Entries drawn from a collection =>

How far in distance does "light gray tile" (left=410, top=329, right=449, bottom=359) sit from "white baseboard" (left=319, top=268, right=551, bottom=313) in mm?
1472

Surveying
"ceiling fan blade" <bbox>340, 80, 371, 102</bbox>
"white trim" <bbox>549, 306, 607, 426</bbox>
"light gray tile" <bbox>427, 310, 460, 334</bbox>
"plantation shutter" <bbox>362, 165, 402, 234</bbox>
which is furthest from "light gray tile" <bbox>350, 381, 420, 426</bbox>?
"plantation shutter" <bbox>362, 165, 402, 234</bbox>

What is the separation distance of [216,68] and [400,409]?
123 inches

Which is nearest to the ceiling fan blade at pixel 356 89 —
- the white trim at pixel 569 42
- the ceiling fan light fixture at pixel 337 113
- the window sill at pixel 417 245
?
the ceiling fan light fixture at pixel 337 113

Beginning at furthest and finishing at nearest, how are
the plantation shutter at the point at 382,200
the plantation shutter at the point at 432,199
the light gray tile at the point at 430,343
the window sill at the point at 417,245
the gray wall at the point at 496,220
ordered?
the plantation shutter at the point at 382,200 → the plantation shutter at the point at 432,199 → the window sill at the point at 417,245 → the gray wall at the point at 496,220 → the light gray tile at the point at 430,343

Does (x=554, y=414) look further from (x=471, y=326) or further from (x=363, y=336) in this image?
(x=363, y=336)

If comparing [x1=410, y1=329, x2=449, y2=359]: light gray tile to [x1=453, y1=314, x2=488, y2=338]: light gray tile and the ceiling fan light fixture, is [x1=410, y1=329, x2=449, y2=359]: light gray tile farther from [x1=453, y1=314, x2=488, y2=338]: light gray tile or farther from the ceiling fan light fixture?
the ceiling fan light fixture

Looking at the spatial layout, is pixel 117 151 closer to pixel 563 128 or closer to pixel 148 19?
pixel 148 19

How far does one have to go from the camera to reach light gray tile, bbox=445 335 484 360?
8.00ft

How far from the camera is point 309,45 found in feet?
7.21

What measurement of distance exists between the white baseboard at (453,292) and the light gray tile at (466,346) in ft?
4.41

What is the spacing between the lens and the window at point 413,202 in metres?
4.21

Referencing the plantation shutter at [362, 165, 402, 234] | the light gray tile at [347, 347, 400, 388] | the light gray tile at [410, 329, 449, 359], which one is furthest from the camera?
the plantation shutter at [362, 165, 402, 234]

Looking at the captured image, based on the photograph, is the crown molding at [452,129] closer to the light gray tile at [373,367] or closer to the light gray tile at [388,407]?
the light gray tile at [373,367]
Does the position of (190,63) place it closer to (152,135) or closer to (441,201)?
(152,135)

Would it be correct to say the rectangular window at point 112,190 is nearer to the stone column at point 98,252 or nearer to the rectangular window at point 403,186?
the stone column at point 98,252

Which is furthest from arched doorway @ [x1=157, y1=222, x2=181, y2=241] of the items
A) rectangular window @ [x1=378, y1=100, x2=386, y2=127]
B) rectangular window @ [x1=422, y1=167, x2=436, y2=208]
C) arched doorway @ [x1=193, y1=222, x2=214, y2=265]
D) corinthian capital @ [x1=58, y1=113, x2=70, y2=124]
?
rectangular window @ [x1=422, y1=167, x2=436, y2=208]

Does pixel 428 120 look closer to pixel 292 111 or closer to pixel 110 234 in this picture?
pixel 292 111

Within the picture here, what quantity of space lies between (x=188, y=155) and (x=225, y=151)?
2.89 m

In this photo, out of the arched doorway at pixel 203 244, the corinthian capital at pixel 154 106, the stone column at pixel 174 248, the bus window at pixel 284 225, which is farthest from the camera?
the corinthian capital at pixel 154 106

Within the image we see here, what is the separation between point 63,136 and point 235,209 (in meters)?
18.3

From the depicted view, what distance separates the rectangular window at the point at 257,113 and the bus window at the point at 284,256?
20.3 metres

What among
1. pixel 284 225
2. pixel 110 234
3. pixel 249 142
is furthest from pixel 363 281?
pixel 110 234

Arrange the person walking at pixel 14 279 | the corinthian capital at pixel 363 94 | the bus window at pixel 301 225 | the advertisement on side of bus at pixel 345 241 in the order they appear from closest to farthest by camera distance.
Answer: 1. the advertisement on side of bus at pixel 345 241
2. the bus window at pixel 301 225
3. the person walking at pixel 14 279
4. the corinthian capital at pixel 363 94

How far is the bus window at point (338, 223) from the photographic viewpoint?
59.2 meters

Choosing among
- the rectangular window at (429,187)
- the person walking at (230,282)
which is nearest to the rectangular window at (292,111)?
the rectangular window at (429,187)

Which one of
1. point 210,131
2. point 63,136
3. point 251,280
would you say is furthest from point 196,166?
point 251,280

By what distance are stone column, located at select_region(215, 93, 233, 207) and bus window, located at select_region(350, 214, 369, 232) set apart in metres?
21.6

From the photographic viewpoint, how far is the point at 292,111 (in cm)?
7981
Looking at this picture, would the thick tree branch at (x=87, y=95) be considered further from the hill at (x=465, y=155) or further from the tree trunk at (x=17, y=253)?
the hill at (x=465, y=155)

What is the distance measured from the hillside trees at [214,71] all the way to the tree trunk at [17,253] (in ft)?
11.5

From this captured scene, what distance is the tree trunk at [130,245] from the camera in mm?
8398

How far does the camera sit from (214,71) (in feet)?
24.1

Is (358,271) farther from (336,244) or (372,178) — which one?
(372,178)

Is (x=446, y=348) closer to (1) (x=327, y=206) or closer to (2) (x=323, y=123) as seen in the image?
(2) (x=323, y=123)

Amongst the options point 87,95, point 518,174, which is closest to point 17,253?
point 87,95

==

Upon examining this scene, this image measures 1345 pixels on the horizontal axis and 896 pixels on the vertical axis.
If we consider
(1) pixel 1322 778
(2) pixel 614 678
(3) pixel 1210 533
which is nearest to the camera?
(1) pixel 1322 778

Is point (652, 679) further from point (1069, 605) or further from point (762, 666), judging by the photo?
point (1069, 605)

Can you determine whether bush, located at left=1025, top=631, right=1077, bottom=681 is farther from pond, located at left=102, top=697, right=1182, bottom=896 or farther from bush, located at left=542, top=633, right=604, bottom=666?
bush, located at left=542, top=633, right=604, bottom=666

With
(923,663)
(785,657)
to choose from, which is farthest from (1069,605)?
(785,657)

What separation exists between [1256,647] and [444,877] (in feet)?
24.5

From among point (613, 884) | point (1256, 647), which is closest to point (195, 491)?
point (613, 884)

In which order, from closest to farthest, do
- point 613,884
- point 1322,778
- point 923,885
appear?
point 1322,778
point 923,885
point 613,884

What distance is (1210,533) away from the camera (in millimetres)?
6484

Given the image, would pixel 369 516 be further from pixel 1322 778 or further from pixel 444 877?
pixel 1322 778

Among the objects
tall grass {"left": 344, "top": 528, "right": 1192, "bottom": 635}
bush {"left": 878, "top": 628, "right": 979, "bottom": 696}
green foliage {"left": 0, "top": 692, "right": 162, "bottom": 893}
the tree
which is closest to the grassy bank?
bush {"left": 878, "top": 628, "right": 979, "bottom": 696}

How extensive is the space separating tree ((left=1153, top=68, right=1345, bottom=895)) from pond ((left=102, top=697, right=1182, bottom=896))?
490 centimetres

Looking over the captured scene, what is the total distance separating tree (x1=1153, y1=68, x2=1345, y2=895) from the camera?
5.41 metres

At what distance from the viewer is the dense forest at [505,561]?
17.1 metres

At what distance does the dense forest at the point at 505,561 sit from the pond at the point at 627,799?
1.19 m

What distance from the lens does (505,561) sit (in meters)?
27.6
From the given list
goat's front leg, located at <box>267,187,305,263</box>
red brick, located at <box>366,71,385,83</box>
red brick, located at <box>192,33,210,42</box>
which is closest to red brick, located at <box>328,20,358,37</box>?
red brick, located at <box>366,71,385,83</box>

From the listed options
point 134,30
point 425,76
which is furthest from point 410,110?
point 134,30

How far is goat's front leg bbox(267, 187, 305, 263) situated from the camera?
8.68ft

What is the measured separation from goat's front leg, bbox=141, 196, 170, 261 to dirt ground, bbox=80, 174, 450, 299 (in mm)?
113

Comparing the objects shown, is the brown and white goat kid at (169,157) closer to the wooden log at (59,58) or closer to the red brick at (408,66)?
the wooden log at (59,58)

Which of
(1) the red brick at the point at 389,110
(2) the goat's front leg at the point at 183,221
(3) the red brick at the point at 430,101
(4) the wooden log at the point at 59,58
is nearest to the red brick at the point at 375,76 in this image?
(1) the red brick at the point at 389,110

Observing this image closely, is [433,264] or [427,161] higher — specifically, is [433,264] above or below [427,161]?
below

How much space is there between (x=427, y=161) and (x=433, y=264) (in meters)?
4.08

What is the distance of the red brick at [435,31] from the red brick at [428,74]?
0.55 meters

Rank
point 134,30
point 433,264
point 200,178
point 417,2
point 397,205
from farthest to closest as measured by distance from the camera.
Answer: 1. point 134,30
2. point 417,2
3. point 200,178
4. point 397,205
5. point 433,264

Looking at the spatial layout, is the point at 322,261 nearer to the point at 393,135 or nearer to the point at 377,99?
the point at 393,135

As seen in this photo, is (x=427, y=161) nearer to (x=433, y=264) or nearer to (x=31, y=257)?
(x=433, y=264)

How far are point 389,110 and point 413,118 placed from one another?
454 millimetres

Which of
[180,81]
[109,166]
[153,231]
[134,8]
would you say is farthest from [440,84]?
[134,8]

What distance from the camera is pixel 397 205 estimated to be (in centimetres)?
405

--

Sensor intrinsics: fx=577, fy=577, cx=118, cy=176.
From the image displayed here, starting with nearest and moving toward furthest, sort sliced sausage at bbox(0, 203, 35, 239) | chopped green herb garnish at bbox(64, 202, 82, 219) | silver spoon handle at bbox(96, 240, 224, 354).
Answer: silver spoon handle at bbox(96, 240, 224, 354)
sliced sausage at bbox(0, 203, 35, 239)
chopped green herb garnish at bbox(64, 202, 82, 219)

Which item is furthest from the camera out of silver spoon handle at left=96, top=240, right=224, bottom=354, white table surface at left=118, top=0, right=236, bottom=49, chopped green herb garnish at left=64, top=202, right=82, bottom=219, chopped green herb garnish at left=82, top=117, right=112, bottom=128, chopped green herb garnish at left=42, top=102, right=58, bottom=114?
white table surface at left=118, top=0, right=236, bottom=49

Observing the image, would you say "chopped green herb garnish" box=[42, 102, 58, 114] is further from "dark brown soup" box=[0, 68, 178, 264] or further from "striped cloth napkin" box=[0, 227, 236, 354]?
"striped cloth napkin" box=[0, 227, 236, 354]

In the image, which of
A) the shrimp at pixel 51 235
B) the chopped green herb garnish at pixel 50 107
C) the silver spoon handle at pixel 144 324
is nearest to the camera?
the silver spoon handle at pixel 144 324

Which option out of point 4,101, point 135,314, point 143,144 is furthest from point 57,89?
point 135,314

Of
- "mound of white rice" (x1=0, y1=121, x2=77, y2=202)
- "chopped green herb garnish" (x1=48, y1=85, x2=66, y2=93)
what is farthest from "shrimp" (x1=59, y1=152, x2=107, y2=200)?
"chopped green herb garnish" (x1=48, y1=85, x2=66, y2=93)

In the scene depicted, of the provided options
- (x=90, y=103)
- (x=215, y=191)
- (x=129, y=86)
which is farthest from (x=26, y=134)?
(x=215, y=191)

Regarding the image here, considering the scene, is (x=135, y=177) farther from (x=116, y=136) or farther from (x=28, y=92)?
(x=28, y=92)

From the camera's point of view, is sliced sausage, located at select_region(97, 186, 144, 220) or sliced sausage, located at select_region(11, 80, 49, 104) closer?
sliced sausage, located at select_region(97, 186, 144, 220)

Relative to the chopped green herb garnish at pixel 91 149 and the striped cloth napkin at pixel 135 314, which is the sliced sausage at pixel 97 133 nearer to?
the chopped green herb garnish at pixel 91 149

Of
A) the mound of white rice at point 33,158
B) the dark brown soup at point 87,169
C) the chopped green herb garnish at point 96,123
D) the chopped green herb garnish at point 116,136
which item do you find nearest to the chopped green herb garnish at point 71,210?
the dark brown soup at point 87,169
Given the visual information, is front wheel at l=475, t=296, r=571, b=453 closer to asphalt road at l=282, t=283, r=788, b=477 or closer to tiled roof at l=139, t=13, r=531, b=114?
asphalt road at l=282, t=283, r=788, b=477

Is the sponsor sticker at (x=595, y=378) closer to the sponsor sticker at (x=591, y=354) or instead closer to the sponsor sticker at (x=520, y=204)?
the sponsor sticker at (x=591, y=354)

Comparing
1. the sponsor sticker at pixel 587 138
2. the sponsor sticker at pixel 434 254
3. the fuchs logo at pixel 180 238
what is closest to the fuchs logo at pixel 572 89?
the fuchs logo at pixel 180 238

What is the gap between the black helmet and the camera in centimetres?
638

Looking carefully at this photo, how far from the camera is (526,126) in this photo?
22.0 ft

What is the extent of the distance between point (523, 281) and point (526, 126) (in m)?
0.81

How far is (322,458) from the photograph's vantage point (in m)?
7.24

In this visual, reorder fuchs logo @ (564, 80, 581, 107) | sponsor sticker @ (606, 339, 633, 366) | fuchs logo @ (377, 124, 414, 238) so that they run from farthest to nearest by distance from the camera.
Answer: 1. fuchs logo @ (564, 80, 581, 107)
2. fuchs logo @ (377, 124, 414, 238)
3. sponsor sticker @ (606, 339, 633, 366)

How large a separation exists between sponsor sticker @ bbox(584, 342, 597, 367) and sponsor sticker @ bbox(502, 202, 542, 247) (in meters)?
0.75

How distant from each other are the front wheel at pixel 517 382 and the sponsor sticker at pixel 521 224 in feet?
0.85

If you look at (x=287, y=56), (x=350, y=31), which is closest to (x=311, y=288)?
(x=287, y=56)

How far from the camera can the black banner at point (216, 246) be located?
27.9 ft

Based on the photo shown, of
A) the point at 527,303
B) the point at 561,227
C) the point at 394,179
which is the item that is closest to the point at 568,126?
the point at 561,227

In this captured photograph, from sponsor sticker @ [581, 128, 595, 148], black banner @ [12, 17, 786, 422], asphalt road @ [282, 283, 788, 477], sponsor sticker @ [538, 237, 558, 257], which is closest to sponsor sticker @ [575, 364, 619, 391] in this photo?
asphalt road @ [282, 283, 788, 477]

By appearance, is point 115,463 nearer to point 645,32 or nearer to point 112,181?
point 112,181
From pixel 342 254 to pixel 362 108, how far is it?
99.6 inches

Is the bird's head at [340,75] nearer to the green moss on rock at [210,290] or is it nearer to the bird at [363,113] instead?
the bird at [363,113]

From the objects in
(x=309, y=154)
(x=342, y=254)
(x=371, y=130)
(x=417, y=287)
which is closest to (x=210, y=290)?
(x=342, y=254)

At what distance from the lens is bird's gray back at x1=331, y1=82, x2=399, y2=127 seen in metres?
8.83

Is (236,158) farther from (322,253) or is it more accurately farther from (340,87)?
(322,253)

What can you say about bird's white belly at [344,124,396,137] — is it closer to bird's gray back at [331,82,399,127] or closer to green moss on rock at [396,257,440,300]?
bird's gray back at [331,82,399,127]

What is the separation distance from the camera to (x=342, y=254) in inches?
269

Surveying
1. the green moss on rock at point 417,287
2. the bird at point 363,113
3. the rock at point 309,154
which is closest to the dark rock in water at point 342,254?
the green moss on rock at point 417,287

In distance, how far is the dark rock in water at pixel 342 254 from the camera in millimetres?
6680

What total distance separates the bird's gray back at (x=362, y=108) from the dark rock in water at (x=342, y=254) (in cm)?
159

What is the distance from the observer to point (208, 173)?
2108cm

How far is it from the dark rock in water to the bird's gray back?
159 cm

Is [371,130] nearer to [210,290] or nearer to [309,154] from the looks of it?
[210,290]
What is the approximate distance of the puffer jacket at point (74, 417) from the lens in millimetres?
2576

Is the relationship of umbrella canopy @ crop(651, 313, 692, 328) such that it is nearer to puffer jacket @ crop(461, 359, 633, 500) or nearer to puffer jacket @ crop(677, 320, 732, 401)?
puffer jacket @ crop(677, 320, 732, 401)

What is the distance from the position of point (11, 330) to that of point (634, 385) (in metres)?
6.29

Job => Please pick out every row above that contains the word "plantation", and copy each of those rows in full.

Output =>
"plantation shutter" <bbox>362, 165, 402, 234</bbox>
"plantation shutter" <bbox>362, 165, 402, 234</bbox>
the plantation shutter at the point at 382,200
the plantation shutter at the point at 432,199
the plantation shutter at the point at 382,200 → the plantation shutter at the point at 432,199 → the window sill at the point at 417,245 → the gray wall at the point at 496,220 → the light gray tile at the point at 430,343
Referencing the plantation shutter at [362, 165, 402, 234] | the light gray tile at [347, 347, 400, 388] | the light gray tile at [410, 329, 449, 359], which one is furthest from the camera?
the plantation shutter at [362, 165, 402, 234]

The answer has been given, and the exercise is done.